-- Start AVAILABLE DATA --

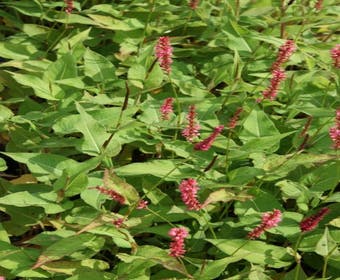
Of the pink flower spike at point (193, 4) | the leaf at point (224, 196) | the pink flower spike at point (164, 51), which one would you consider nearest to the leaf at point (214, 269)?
the leaf at point (224, 196)

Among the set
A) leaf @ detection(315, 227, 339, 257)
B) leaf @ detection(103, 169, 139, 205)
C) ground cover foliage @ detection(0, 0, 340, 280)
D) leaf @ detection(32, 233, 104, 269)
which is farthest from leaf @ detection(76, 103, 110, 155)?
leaf @ detection(315, 227, 339, 257)

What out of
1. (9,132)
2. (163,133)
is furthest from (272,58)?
(9,132)

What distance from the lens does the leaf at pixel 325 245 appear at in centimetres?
169

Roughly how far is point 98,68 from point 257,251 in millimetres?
881

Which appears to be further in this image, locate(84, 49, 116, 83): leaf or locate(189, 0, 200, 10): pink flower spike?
locate(189, 0, 200, 10): pink flower spike

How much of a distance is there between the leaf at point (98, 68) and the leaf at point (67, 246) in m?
0.70

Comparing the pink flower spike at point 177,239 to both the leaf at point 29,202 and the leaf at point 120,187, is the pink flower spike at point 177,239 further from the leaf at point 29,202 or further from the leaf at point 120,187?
the leaf at point 29,202

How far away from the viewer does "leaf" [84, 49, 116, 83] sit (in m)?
2.31

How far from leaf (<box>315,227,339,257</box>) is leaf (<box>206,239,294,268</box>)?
105mm

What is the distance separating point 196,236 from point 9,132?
0.67m

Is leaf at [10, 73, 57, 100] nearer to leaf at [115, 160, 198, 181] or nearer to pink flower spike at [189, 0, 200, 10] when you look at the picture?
leaf at [115, 160, 198, 181]

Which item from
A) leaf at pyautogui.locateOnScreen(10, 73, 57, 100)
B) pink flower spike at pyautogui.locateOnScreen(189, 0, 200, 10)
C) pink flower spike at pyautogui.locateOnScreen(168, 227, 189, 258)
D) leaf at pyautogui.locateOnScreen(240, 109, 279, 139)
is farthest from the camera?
pink flower spike at pyautogui.locateOnScreen(189, 0, 200, 10)

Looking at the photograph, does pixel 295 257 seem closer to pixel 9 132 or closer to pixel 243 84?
pixel 243 84

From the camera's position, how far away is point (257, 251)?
1777mm
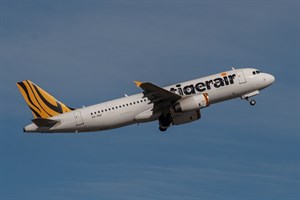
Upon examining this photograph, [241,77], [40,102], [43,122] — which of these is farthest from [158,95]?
[40,102]

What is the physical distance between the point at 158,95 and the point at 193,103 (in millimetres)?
4661

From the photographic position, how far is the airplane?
3007 inches

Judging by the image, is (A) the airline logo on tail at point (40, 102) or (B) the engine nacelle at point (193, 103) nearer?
(B) the engine nacelle at point (193, 103)

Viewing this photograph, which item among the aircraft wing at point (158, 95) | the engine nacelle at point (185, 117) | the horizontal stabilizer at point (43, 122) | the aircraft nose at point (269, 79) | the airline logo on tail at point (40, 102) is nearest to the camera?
the aircraft wing at point (158, 95)

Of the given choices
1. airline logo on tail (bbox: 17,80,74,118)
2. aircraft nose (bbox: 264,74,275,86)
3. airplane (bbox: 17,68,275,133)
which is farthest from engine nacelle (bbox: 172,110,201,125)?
airline logo on tail (bbox: 17,80,74,118)

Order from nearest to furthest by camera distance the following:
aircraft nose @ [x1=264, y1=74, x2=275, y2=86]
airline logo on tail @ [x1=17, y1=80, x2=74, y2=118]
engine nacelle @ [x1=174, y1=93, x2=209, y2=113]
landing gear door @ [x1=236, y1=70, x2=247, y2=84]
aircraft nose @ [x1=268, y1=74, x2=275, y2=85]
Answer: engine nacelle @ [x1=174, y1=93, x2=209, y2=113] → airline logo on tail @ [x1=17, y1=80, x2=74, y2=118] → landing gear door @ [x1=236, y1=70, x2=247, y2=84] → aircraft nose @ [x1=264, y1=74, x2=275, y2=86] → aircraft nose @ [x1=268, y1=74, x2=275, y2=85]

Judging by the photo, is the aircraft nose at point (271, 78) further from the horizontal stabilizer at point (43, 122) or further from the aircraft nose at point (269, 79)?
the horizontal stabilizer at point (43, 122)

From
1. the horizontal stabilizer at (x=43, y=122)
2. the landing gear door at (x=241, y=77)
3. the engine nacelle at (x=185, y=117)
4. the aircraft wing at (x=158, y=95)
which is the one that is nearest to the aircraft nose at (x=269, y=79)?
the landing gear door at (x=241, y=77)

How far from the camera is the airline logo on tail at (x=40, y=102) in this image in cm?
7869

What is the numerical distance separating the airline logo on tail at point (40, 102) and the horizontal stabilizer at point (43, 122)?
239 centimetres

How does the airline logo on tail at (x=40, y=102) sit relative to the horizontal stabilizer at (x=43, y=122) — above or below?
above

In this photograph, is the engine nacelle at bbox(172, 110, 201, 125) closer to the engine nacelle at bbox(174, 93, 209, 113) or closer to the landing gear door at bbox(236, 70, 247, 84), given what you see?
the engine nacelle at bbox(174, 93, 209, 113)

-- End AVAILABLE DATA --

> PROBLEM STATEMENT: Copy out, character for character, the lines of the listing above, starting with the line that contains "What is the numerical" and continuing through the last line of the listing, both included.

> COMPLETE ANSWER:
What is the numerical distance separating the airline logo on tail at point (40, 102) and the horizontal stabilizer at point (43, 122)?
239 centimetres

How does the airline logo on tail at (x=40, y=102) sit relative to the horizontal stabilizer at (x=43, y=122) — above or below?
above

In this photograph, is the engine nacelle at bbox(172, 110, 201, 125) closer to the engine nacelle at bbox(174, 93, 209, 113) or closer to the landing gear door at bbox(236, 70, 247, 84), given what you see?
the engine nacelle at bbox(174, 93, 209, 113)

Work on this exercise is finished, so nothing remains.